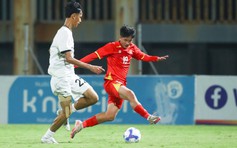 U.17 Việt Nam 2-0 U.17 Hồng Kông, vòng loại châu Á: Chiến thắng thứ 3 liên tiếp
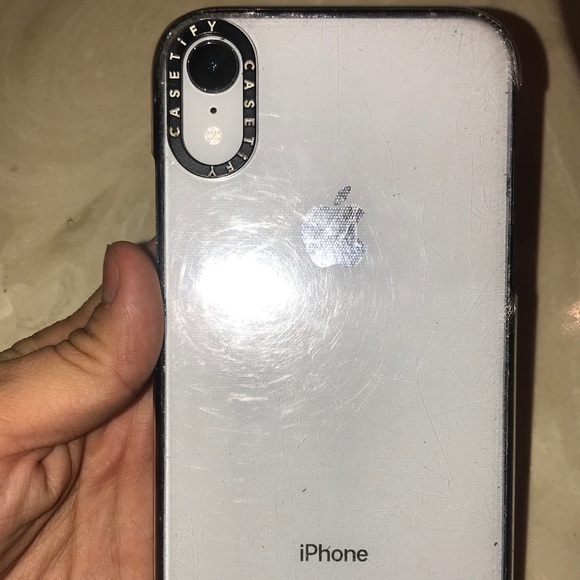 Casetify Accessories - Casetify clear case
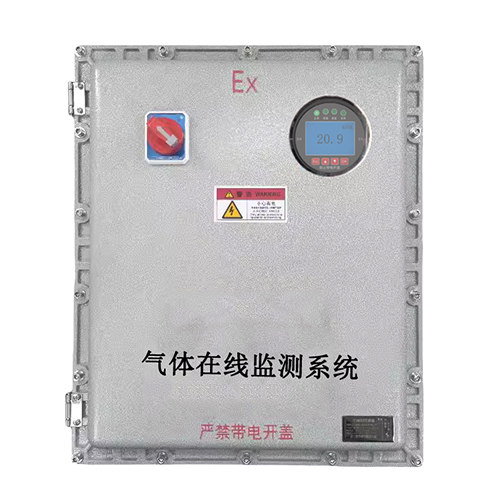 EA200-FB-C2煤粉仓一氧化碳氧气在线监测系统缩略图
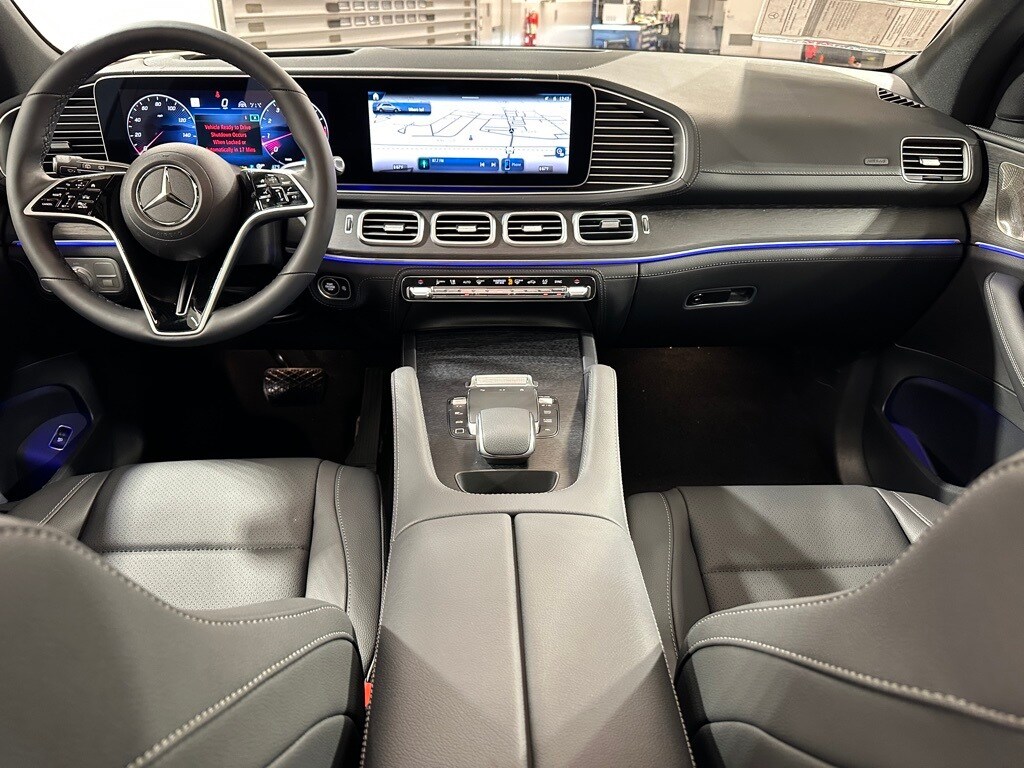 New 2026 Mercedes-Benz GLE 350 SUV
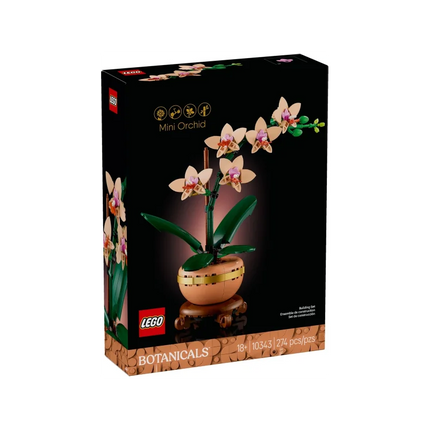 Botanical Coll. Mini Orchid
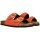 NOU Sandal Whitehill V2 Cork orange Ladies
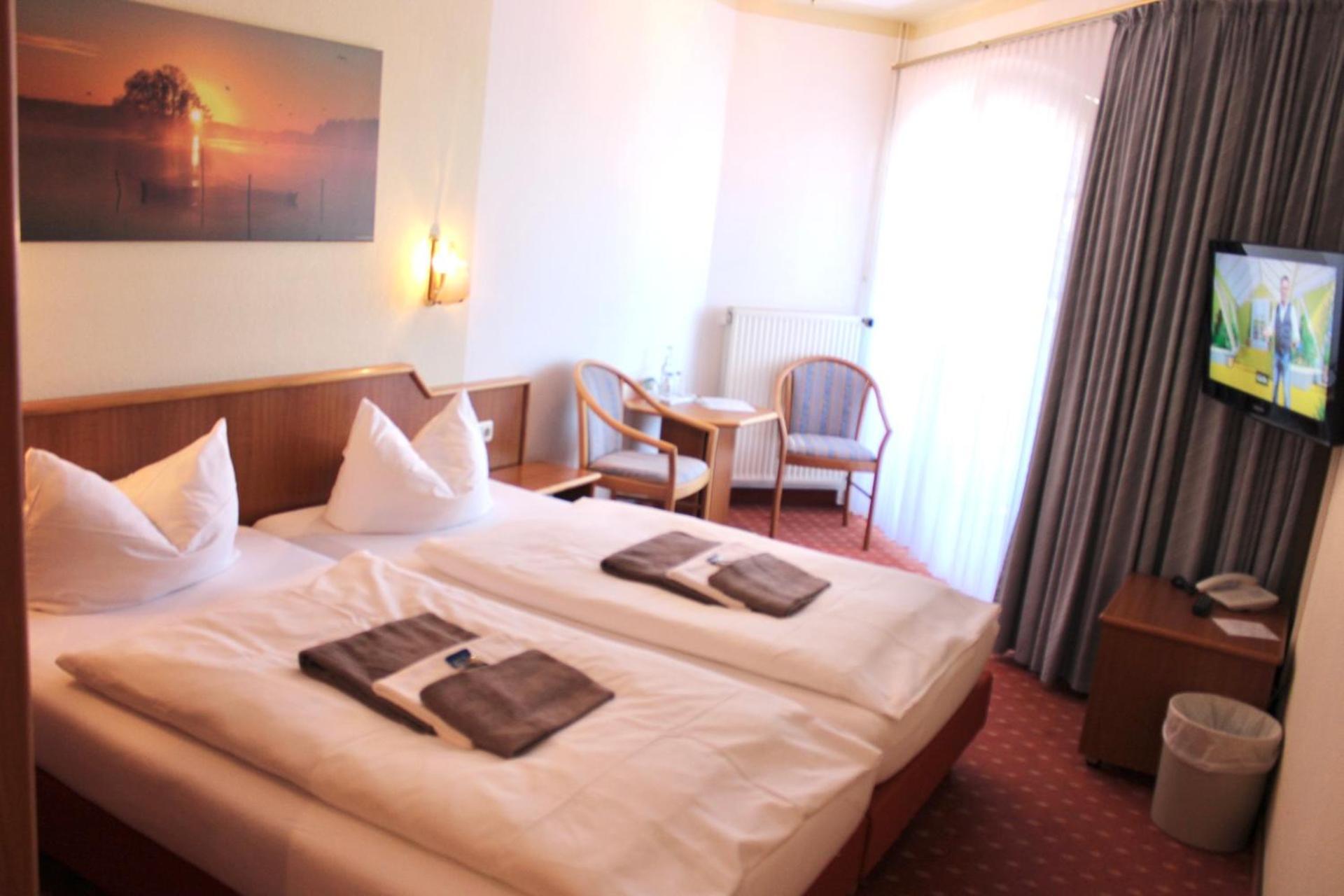 Hotel Seerose Bad Malente Zewnętrze zdjęcie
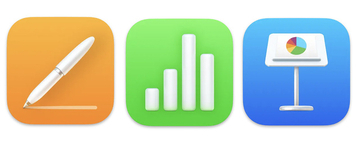 Apple、旧iWorkアプリ「Keynote 14」「Numbers 14」「Pages 14」の提供を終了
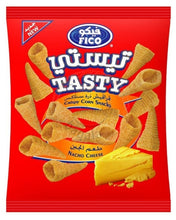 Load image into Gallery viewer, FICO Nacho Cheese Tasty Chips

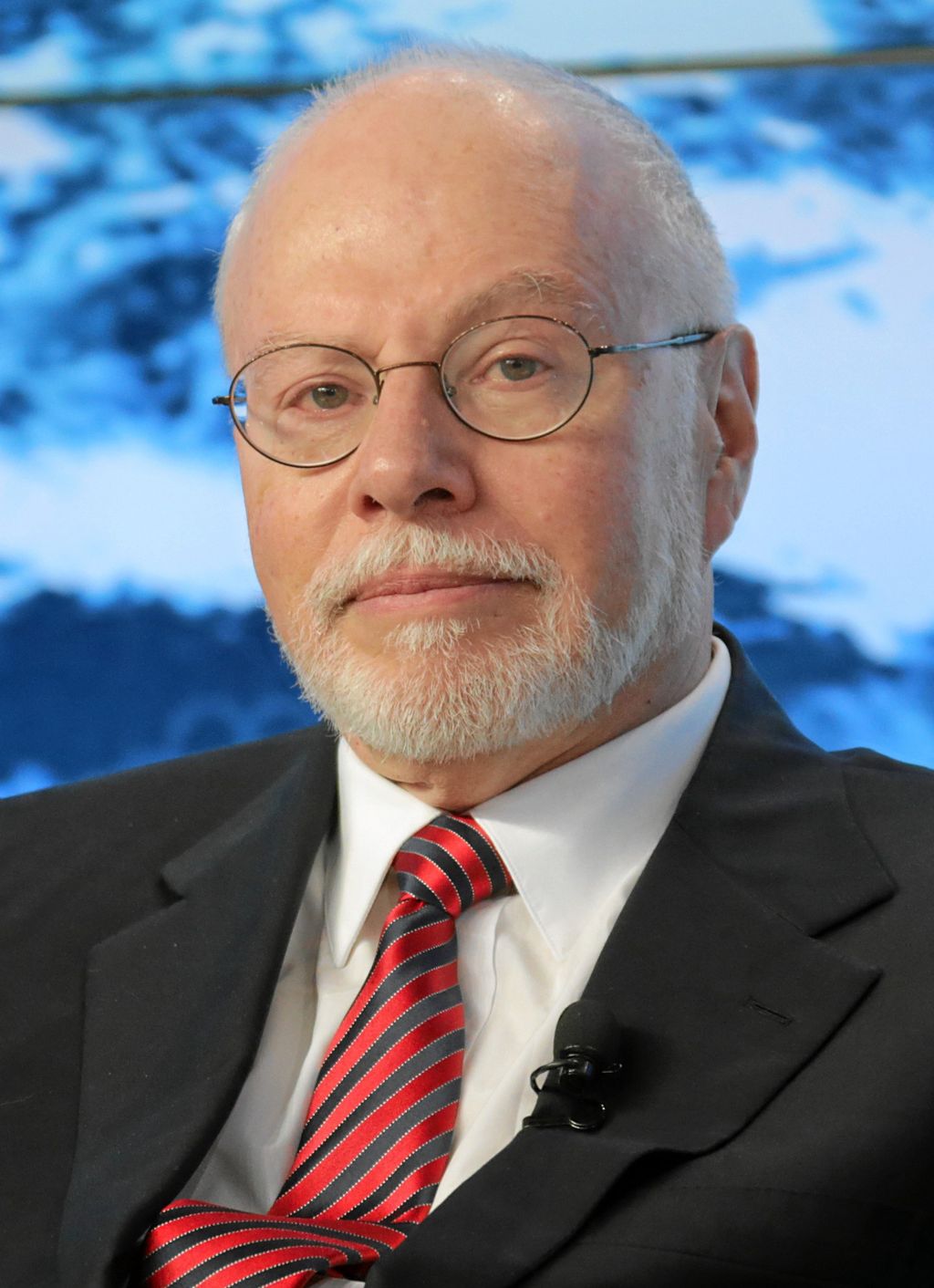 &nbsp;Paul Singer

..............................

**What is required**
The entries above need to be repeated in full, word for word. Skip the images.

**Solution for this exercise**
 U.17 Việt Nam 2-0 U.17 Hồng Kông, vòng loại châu Á: Chiến thắng thứ 3 liên tiếp
 Casetify Accessories - Casetify clear case
 EA200-FB-C2煤粉仓一氧化碳氧气在线监测系统缩略图
 New 2026 Mercedes-Benz GLE 350 SUV
 Botanical Coll. Mini Orchid
 NOU Sandal Whitehill V2 Cork orange Ladies
 Hotel Seerose Bad Malente Zewnętrze zdjęcie
 Apple、旧iWorkアプリ「Keynote 14」「Numbers 14」「Pages 14」の提供を終了
 Load image into Gallery viewer, FICO Nacho Cheese Tasty Chips

 &nbsp;Paul Singer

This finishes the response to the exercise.